_Data below_
+ + + +

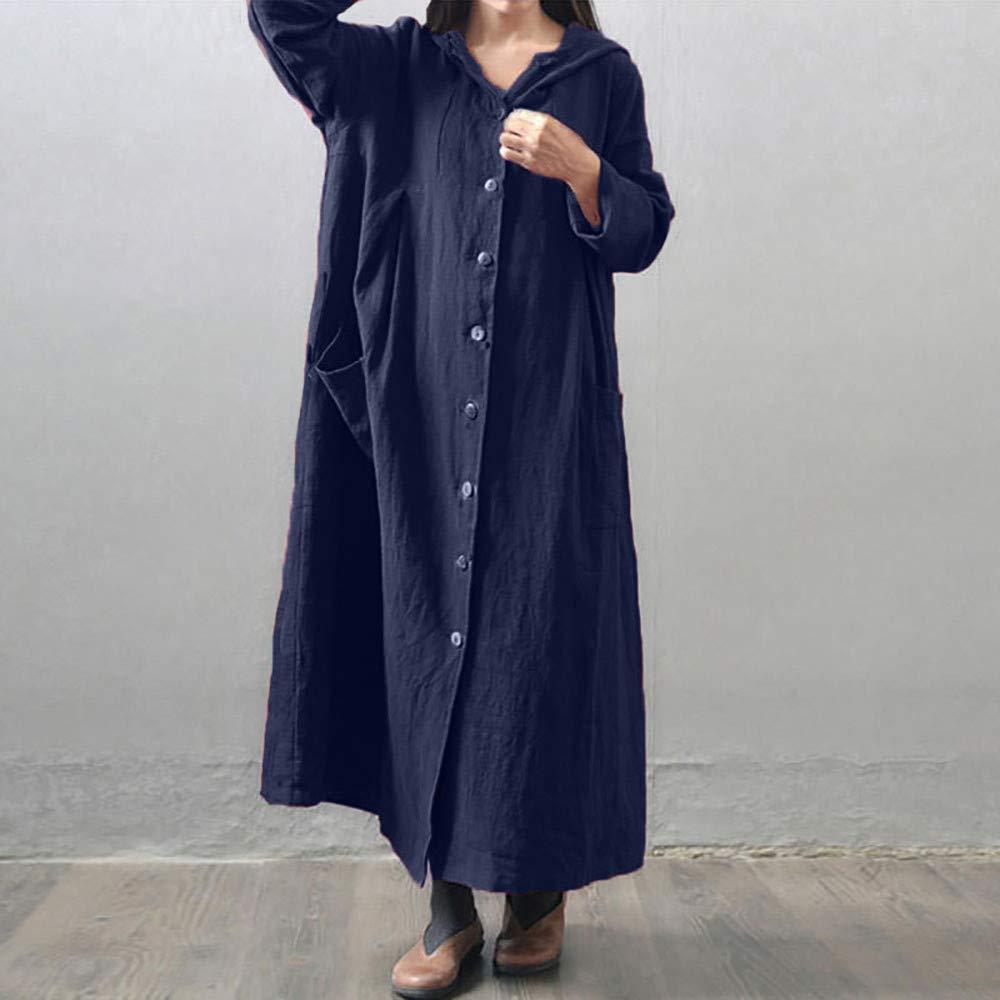 ALIKEEY Harrystore Mujeres con Capucha Vestido Largo Holgado Suelto Casual Vestido De Manga Larga Chaqueta con Capucha: Amazon.es: Ropa y accesorios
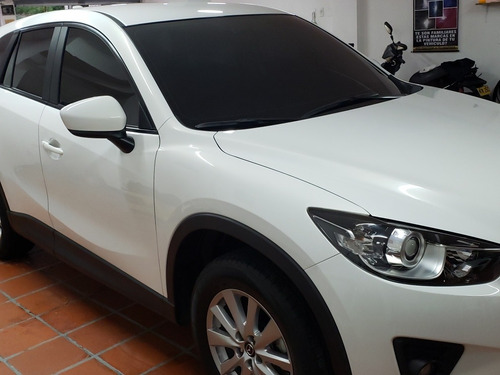 mazda cx5 gran touring awd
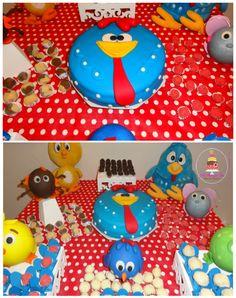 Aniversário da Carolzinha  #galinhapintadinhacake  #chickencake #anaquefez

+ + + +

_Description of the task_
The response is the full listing, copied exactly, with the pictures omitted.

_Finished exercise_
 ALIKEEY Harrystore Mujeres con Capucha Vestido Largo Holgado Suelto Casual Vestido De Manga Larga Chaqueta con Capucha: Amazon.es: Ropa y accesorios
 mazda cx5 gran touring awd
 Aniversário da Carolzinha  #galinhapintadinhacake  #chickencake #anaquefez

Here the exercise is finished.